▶ TASK SET:
(1) In the Wienermobile passage, which city did the writer and Jeanne need to drive to for an event?
(2) List every place name that appears in the Wienermobile passage.
(3) Copy word for word the stretch of the Wienermobile passage from "We had not planned" through "a story. Almost.".

▶ PASSAGE GIVEN:
We had not planned out how to get coverage for the Wienermobile prior to that day, but being the adventurous types we decided to skip putting a real plan in place and instead headed into the heart of Beantown to see what we could do to get some good press. We almost got a doozy of a story. Almost.
Now, for those who have been to Boston on Election Day and have driven a commercial vehicle shaped like a hot dog there are a few things you surely know:
1. If you drive on Storrow Drive be sure to let some air out of the tires, and
2. Police who work the streets near Faneuil Hall on election day don't have a sense of humor, nor do they care to debate what actually constitutes a commercial vs. non commercial vehicle.
Right. So, what happened was this... Jeanne and I had a few hours to kill before we needed to hit the road and head to an event in Detroit. We decided to take a quick jaunt into downtown Boston to see if we could get interviewed or at least get a photo of the big dog in the paper. Boston media outlets have large circulations, so we'd rack up the impressions if we got a mention somewhere.

▶ INFORMATION SHOWN:
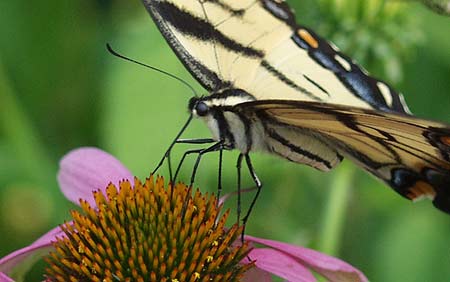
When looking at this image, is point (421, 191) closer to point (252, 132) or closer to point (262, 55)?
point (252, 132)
--
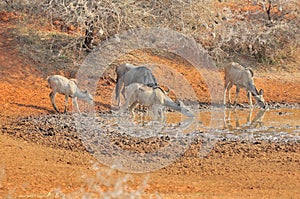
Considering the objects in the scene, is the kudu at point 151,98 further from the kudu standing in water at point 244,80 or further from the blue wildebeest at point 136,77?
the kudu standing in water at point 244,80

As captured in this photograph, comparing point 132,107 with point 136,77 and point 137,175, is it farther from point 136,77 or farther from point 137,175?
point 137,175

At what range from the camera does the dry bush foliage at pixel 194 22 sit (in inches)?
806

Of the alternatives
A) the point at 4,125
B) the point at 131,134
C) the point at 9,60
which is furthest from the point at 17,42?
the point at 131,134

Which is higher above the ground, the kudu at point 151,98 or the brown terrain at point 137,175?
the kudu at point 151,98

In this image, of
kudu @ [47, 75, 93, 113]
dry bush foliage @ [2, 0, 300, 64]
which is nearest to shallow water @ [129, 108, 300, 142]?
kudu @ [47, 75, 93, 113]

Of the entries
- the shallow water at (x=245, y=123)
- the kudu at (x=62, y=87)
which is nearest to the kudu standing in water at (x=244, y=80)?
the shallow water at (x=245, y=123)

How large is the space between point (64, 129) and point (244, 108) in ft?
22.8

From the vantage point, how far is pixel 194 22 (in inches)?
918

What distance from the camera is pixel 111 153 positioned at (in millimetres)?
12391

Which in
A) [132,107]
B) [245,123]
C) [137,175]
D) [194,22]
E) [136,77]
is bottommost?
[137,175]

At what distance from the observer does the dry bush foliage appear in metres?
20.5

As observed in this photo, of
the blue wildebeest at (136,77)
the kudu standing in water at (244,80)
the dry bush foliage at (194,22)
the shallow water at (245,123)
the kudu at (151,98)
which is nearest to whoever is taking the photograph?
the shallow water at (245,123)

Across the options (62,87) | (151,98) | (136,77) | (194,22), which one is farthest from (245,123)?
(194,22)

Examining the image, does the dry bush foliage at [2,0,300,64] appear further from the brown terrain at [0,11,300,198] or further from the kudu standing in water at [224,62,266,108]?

▶ OUTPUTS FOR THE TASKS:
(1) Detroit

(2) Beantown, Boston, Storrow Drive, Faneuil Hall, Detroit

(3)
We had not planned out how to get coverage for the Wienermobile prior to that day, but being the adventurous types we decided to skip putting a real plan in place and instead headed into the heart of Beantown to see what we could do to get some good press. We almost got a doozy of a story. Almost.